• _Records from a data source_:
=====

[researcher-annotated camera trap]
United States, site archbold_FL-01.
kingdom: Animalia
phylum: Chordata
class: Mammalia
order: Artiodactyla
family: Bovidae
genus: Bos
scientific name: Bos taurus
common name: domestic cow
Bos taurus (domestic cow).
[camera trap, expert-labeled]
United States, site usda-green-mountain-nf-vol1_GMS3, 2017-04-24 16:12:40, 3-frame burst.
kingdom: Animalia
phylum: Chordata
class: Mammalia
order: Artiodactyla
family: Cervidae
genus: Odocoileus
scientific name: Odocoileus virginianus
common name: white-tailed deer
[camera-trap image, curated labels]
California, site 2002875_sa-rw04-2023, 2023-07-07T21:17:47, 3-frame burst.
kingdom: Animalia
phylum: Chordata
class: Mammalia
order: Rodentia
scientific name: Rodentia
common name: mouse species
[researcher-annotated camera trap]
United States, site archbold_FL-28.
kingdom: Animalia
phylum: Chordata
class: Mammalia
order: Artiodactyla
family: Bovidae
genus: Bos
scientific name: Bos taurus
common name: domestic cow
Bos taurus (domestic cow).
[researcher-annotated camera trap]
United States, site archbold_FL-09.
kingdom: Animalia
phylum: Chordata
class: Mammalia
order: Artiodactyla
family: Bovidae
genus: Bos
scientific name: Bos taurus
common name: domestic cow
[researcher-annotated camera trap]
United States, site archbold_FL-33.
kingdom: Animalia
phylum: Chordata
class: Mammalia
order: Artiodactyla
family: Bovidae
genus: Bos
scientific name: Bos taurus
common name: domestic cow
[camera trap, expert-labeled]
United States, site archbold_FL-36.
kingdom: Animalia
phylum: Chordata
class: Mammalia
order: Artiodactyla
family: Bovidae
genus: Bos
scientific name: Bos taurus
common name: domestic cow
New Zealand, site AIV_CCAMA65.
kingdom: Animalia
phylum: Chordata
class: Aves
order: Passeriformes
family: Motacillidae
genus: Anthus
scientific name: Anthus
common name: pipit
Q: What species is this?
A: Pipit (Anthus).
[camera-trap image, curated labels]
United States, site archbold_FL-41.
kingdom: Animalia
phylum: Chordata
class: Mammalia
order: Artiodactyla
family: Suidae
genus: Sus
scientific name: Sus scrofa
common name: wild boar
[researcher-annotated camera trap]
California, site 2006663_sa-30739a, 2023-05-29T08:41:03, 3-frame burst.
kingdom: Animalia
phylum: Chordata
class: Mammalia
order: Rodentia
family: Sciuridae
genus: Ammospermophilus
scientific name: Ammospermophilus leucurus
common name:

=====

• _What to produce_:
What's needed is a word-for-word copy of the lines from the one holding "family: Suidae" through the final line of the data.

• _Task result_:
family: Suidae
genus: Sus
scientific name: Sus scrofa
common name: wild boar
[researcher-annotated camera trap]
California, site 2006663_sa-30739a, 2023-05-29T08:41:03, 3-frame burst.
kingdom: Animalia
phylum: Chordata
class: Mammalia
order: Rodentia
family: Sciuridae
genus: Ammospermophilus
scientific name: Ammospermophilus leucurus
common name:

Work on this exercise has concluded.